■ **Exercise goal**: Everything from the line containing "From this shown" through the last line of the data below is to be retyped exactly, apart from the pictures.
[begin Supplied information]
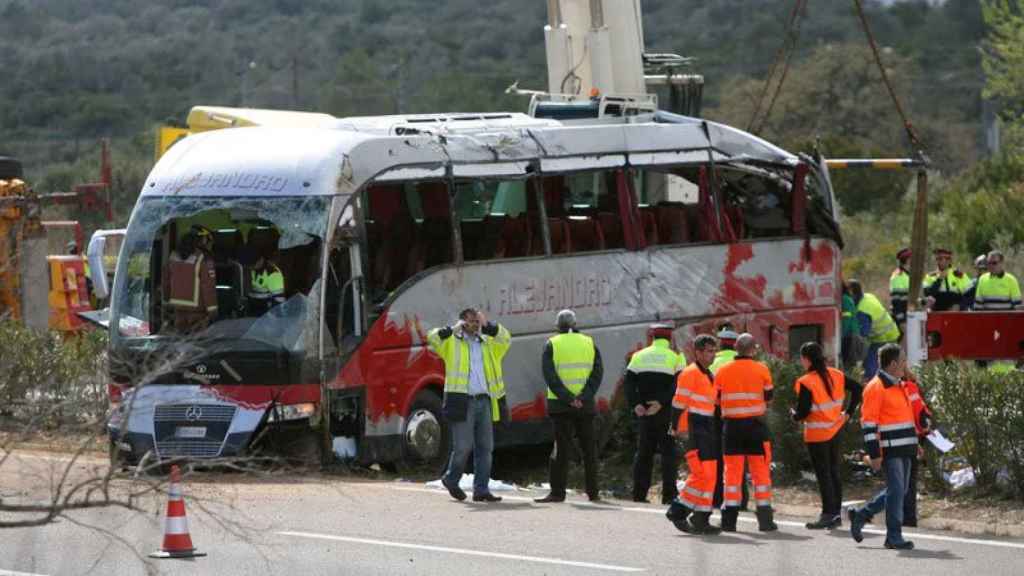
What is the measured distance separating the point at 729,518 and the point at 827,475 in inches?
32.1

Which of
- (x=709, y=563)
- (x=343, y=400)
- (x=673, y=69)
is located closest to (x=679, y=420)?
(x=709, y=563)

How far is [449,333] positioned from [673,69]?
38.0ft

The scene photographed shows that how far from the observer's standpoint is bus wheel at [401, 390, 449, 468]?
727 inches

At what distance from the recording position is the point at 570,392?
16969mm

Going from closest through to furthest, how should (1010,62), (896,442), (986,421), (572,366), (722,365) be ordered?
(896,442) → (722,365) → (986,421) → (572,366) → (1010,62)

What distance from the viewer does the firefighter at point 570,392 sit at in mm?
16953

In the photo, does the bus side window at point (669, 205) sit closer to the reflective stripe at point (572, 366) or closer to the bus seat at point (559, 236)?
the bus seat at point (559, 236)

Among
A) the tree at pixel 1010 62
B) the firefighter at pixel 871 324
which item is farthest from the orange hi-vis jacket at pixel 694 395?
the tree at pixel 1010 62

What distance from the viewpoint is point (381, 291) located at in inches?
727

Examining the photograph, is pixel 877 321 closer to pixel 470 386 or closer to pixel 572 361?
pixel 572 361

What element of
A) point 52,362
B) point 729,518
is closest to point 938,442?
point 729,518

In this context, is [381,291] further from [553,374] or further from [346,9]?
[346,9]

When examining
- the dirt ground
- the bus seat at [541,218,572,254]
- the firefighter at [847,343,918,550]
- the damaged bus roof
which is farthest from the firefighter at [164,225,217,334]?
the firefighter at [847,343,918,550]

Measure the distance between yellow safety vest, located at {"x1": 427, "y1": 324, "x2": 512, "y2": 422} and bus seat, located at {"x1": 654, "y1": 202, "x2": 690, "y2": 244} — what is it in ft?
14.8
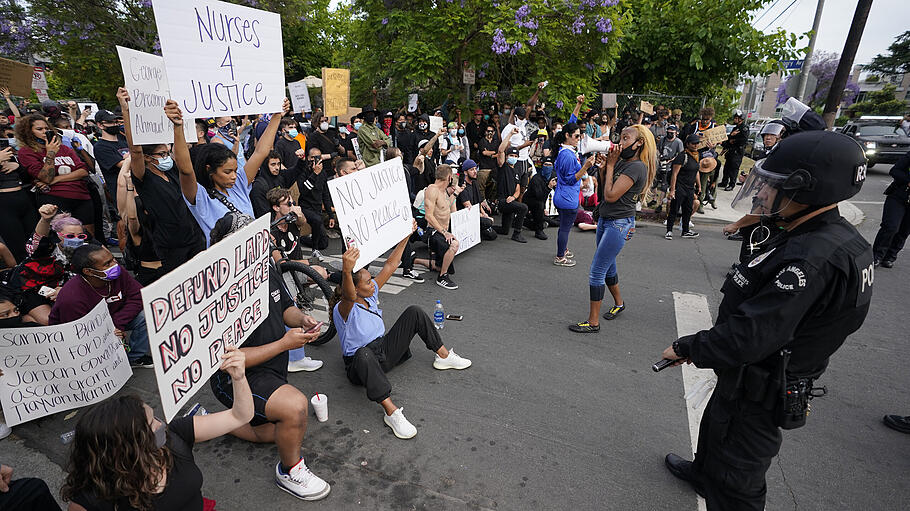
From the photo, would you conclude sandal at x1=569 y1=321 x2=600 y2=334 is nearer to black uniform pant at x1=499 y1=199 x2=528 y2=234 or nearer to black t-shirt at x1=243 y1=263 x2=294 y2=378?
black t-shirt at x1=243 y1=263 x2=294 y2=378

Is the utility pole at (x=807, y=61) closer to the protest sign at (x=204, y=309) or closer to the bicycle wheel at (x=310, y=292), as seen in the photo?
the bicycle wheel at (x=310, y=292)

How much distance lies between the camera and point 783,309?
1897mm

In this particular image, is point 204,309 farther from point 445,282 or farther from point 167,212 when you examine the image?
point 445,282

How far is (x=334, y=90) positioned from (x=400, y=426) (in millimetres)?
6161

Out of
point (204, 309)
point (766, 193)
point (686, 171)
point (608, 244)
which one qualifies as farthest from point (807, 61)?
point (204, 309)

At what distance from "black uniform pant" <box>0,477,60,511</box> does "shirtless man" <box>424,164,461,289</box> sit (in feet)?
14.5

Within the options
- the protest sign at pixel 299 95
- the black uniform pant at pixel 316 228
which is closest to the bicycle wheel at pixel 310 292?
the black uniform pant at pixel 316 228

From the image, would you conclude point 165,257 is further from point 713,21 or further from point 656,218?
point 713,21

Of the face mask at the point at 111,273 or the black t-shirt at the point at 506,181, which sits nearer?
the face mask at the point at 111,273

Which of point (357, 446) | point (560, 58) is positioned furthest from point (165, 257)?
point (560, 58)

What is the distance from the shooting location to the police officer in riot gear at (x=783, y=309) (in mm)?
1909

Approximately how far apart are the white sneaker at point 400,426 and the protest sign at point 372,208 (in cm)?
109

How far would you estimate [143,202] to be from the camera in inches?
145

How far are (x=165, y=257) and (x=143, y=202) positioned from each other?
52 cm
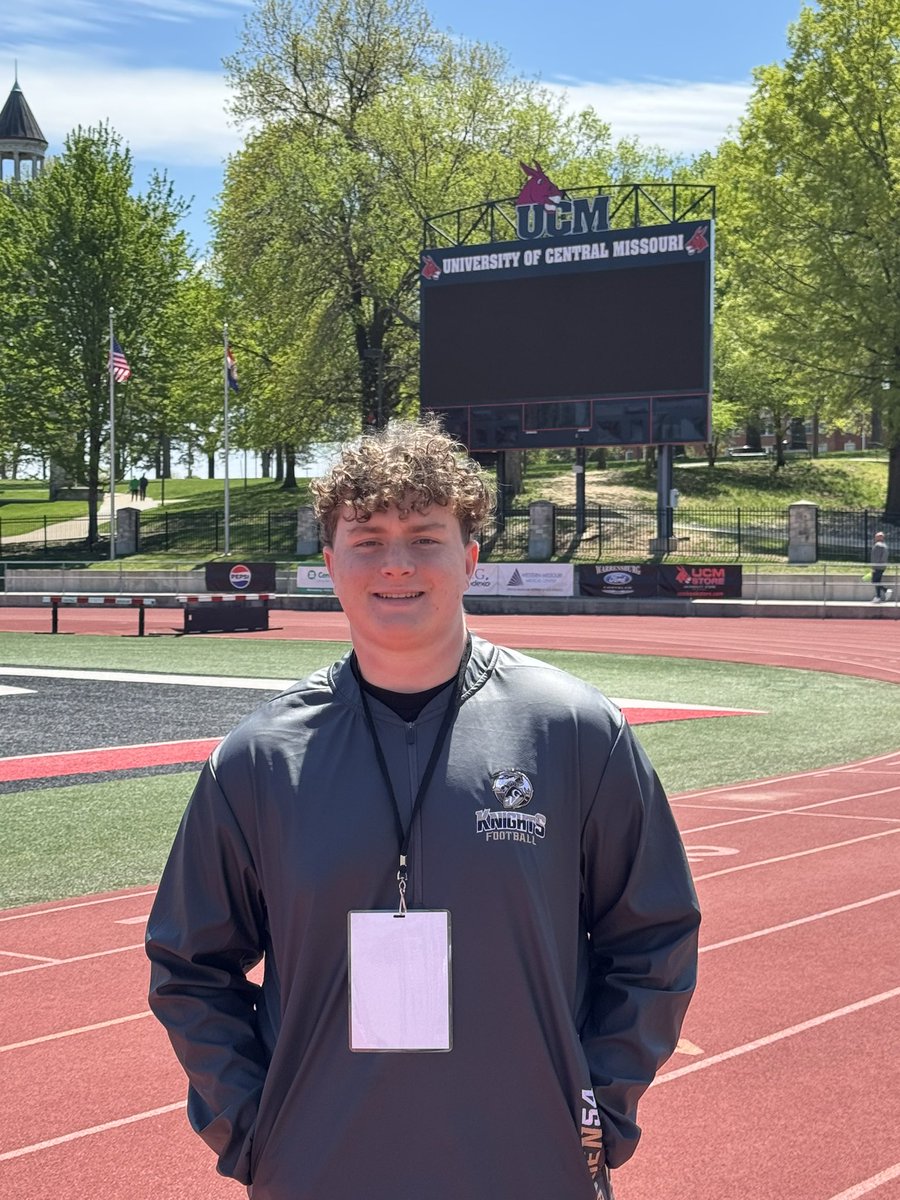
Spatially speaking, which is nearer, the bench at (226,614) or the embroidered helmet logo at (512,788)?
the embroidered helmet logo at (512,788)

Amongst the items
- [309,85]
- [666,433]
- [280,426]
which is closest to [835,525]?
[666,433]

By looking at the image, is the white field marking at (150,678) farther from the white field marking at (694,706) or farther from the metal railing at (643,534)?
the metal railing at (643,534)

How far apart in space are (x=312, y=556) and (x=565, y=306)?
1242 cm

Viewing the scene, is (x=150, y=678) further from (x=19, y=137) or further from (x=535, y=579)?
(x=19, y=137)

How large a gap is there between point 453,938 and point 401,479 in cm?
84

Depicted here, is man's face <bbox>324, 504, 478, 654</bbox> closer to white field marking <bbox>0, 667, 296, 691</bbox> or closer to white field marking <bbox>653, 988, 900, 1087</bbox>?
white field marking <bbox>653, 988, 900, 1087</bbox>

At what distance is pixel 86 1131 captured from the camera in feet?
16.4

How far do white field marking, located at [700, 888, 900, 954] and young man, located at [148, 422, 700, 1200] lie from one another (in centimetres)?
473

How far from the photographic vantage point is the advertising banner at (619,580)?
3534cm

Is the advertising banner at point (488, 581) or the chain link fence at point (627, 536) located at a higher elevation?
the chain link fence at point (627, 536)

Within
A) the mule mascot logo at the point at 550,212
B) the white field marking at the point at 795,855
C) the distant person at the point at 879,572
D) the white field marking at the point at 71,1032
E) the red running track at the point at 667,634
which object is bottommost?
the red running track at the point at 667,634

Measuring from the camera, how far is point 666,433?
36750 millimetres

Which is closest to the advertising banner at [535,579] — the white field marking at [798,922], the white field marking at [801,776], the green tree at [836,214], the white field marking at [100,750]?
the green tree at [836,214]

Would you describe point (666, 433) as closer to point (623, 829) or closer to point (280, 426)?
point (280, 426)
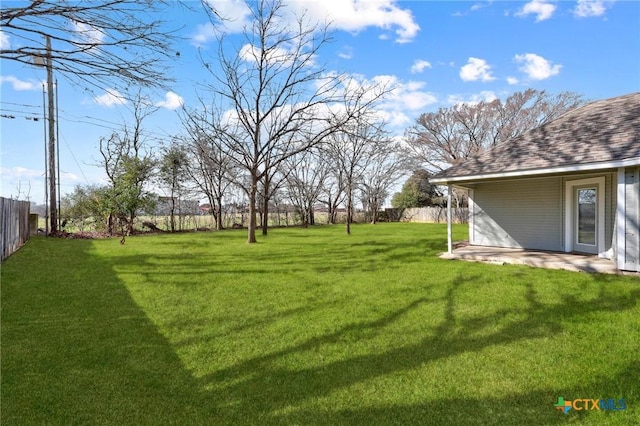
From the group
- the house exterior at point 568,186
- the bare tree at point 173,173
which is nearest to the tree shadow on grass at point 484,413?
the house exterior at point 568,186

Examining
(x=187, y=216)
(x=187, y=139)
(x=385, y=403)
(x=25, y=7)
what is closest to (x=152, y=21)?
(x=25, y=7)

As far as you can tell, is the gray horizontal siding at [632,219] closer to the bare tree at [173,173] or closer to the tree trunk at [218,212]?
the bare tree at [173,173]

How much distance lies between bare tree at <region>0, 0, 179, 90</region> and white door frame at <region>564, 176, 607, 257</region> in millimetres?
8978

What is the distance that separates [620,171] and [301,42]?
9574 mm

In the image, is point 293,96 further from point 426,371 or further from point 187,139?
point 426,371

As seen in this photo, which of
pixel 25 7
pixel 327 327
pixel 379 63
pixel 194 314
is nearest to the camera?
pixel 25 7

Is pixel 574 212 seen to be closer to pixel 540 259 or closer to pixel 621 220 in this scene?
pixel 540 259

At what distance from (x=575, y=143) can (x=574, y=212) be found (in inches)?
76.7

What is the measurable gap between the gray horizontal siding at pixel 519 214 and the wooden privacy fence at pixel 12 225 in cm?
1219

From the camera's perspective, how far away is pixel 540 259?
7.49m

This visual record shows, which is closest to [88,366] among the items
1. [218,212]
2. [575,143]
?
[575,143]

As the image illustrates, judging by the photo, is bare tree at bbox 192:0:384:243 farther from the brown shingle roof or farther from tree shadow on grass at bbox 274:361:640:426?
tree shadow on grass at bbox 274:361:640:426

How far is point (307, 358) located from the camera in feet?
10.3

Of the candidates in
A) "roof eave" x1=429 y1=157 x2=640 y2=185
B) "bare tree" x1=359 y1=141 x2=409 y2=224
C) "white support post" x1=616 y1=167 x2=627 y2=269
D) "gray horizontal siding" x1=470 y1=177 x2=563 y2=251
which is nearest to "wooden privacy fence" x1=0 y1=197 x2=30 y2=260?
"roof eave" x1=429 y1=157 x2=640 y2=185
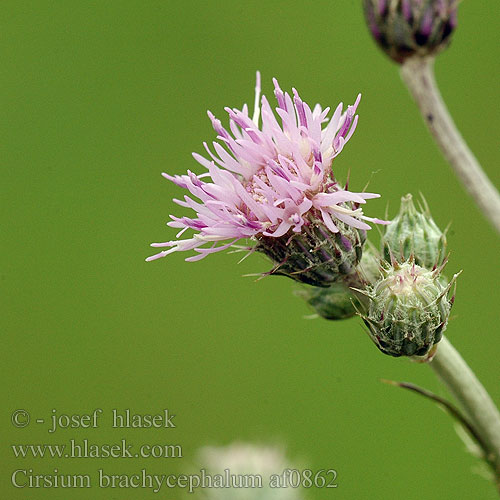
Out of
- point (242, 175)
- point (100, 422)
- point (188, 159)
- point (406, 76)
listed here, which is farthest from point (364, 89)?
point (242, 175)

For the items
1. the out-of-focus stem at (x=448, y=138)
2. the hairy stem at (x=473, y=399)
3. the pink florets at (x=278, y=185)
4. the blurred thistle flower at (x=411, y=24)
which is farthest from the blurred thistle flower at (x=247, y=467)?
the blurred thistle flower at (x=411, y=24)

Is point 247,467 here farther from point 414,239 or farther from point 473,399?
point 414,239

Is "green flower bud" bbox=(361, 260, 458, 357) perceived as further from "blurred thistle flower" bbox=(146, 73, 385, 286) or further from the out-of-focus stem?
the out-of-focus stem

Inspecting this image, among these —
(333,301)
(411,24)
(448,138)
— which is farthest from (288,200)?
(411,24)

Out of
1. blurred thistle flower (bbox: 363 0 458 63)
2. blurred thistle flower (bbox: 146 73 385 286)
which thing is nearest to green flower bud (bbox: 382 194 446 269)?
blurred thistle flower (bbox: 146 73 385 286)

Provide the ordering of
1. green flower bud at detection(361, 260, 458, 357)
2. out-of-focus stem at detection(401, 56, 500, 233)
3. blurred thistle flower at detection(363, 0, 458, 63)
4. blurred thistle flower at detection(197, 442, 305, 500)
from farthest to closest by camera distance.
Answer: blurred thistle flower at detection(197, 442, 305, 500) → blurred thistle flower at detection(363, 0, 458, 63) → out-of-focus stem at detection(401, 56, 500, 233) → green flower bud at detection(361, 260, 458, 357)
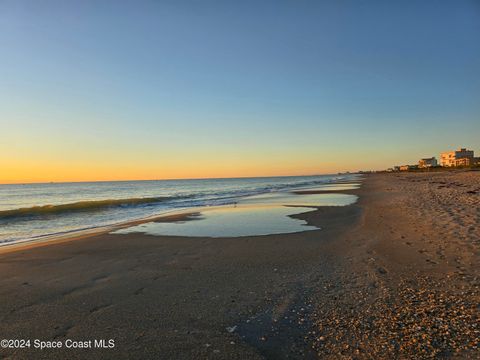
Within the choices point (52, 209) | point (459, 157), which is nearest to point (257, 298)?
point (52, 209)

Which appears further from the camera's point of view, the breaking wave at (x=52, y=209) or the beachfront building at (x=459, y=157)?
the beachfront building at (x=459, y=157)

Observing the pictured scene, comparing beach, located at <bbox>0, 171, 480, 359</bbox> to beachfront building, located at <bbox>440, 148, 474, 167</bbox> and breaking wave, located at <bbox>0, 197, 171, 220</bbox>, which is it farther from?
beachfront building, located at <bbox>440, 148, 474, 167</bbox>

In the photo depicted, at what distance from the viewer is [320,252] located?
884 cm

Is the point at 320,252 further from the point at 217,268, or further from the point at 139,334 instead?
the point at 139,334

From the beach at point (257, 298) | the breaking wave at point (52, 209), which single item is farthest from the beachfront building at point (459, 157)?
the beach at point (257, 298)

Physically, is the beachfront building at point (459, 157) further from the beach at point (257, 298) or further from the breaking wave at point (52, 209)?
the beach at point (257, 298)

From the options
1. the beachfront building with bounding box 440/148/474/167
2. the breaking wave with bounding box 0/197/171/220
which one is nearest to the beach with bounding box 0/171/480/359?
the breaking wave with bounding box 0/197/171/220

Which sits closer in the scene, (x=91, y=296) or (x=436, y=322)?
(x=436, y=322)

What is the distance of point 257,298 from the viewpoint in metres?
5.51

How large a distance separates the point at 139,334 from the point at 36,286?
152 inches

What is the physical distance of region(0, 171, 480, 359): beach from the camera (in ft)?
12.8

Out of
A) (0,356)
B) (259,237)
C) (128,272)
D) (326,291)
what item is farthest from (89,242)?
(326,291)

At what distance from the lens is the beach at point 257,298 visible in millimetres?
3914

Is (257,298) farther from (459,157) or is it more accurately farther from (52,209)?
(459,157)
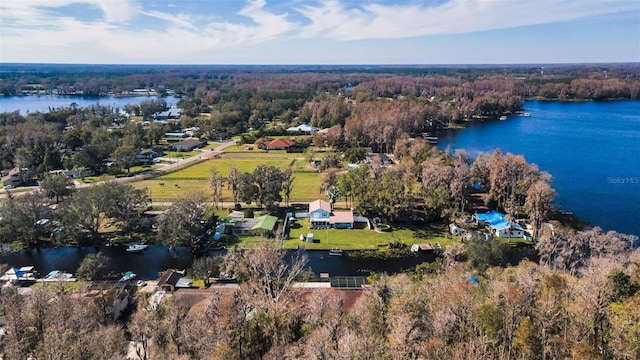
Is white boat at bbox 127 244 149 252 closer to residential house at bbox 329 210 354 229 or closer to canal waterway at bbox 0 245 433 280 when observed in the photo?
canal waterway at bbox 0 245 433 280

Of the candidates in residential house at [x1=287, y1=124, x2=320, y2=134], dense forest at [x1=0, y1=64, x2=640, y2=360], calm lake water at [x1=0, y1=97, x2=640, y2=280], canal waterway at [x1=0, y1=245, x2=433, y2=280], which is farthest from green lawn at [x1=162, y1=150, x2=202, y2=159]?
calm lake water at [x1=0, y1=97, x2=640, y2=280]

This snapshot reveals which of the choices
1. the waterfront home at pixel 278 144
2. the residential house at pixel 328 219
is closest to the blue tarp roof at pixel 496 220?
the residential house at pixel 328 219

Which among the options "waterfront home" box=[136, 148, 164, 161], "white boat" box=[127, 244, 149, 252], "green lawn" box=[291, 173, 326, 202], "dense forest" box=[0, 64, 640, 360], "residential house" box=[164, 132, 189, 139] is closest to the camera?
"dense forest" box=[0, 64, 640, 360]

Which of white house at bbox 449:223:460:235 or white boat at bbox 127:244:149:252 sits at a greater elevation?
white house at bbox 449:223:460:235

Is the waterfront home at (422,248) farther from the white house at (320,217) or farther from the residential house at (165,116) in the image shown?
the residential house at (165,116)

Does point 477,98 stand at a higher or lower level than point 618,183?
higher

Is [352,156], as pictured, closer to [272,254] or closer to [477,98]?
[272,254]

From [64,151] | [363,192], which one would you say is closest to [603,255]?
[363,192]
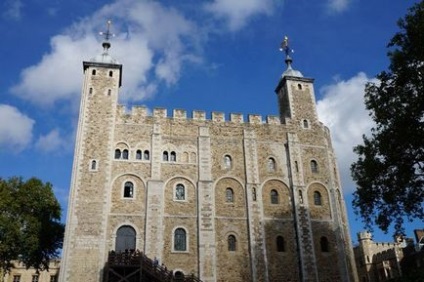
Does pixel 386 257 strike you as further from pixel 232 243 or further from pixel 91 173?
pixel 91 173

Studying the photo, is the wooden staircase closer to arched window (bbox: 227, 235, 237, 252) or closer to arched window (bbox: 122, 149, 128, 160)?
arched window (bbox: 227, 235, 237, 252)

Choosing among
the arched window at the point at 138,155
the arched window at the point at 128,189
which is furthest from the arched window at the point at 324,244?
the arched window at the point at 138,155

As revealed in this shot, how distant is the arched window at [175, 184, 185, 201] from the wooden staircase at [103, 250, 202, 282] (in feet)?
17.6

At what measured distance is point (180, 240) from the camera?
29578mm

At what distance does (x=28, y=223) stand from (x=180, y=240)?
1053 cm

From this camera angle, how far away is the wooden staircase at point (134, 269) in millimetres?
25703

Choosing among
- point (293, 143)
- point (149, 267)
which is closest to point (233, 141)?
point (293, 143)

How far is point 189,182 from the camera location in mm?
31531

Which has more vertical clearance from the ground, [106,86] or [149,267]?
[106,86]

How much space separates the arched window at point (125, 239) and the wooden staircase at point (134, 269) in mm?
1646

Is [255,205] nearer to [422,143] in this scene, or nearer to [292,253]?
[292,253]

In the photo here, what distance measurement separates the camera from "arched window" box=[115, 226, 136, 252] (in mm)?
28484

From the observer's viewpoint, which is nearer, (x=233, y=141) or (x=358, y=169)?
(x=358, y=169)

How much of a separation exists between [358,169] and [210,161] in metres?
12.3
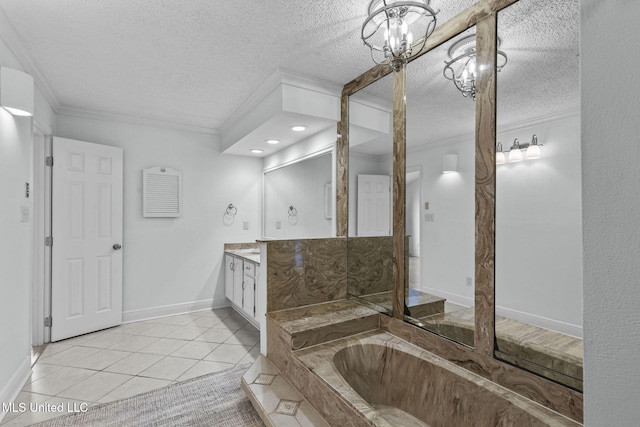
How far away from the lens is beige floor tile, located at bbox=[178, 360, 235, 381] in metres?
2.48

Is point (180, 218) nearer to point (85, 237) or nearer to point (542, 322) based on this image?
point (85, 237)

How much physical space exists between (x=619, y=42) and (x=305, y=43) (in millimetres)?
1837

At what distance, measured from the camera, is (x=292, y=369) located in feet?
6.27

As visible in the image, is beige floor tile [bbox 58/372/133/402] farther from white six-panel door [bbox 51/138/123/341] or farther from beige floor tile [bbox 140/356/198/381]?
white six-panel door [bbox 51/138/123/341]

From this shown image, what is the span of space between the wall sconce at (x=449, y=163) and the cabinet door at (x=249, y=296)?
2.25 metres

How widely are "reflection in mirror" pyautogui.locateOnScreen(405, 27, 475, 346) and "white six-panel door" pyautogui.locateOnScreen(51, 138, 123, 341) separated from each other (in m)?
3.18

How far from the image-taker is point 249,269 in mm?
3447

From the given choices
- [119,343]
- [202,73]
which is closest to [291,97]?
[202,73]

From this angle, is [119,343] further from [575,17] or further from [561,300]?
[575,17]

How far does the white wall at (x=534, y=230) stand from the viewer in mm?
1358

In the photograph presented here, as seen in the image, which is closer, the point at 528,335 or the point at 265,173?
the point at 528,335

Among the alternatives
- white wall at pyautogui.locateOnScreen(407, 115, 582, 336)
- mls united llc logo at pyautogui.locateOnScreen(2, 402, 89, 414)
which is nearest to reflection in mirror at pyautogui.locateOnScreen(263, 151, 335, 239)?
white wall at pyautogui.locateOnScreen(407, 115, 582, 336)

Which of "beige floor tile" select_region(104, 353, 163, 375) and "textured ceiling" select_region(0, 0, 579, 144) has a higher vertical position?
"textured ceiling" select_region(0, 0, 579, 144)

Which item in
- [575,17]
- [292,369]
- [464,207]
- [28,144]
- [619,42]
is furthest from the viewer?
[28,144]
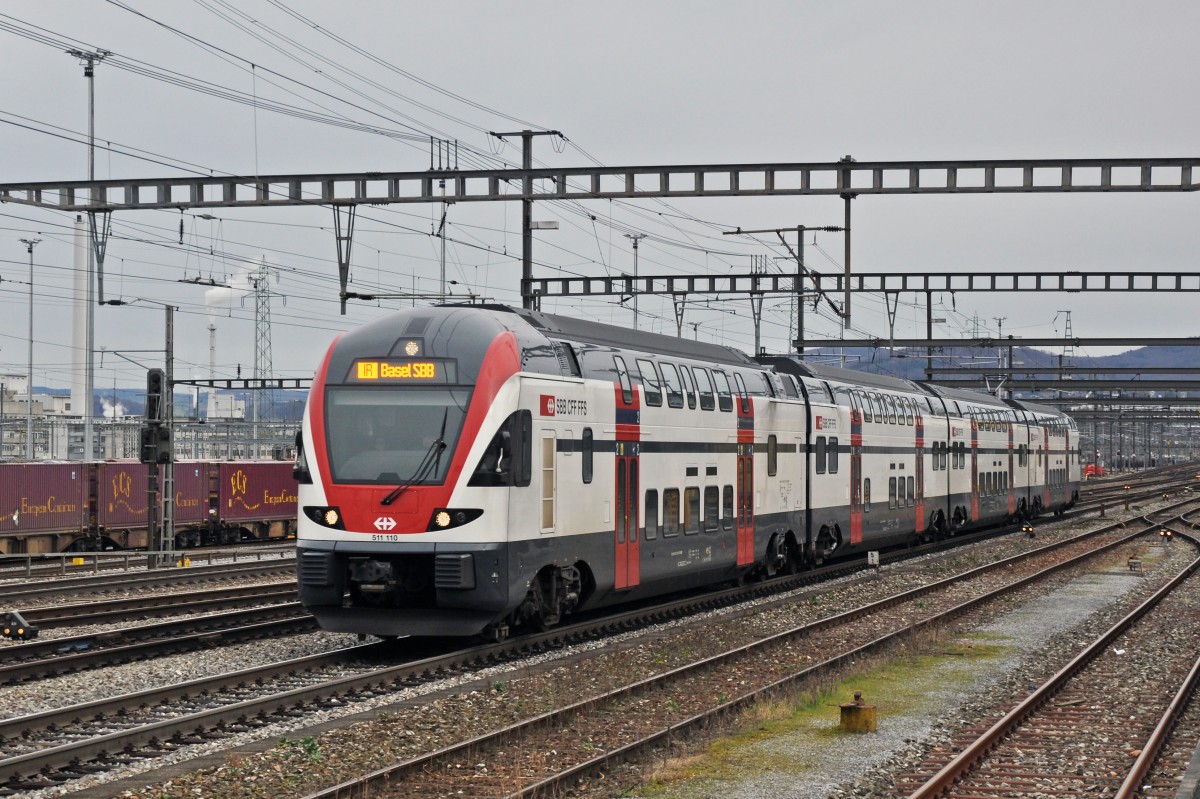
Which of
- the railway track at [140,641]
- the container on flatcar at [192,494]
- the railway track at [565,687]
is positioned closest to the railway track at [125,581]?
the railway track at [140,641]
[end Supplied information]
■ **Exercise response**:
From this shown image, what is the span of space between the wall sconce at (x=449, y=163) and the cabinet door at (x=249, y=296)?
2.25 metres

How widely are "reflection in mirror" pyautogui.locateOnScreen(405, 27, 475, 346) and "white six-panel door" pyautogui.locateOnScreen(51, 138, 123, 341) separated from each other (in m)?
3.18

How far from the image-taker is point 249,269 in mm?
3447

From the given choices
- [119,343]
- [202,73]
which is closest to [291,97]?
[202,73]

From this angle, is [119,343] further from [575,17] or further from [561,300]?
[575,17]

How far does the white wall at (x=534, y=230) stand from the viewer in mm?
1358

In the photograph presented here, as seen in the image, which is closer, the point at 528,335 or the point at 265,173?
the point at 528,335

Among the alternatives
- white wall at pyautogui.locateOnScreen(407, 115, 582, 336)
- mls united llc logo at pyautogui.locateOnScreen(2, 402, 89, 414)
which is nearest to reflection in mirror at pyautogui.locateOnScreen(263, 151, 335, 239)?
white wall at pyautogui.locateOnScreen(407, 115, 582, 336)

Which of "beige floor tile" select_region(104, 353, 163, 375) and "textured ceiling" select_region(0, 0, 579, 144) has a higher vertical position?
"textured ceiling" select_region(0, 0, 579, 144)

Which item in
- [575,17]
- [292,369]
- [464,207]
- [28,144]
- [619,42]
is furthest from the viewer?
[28,144]
Which of
- the railway track at [140,641]
- the container on flatcar at [192,494]
- the railway track at [565,687]
is positioned closest to the railway track at [125,581]?
the railway track at [140,641]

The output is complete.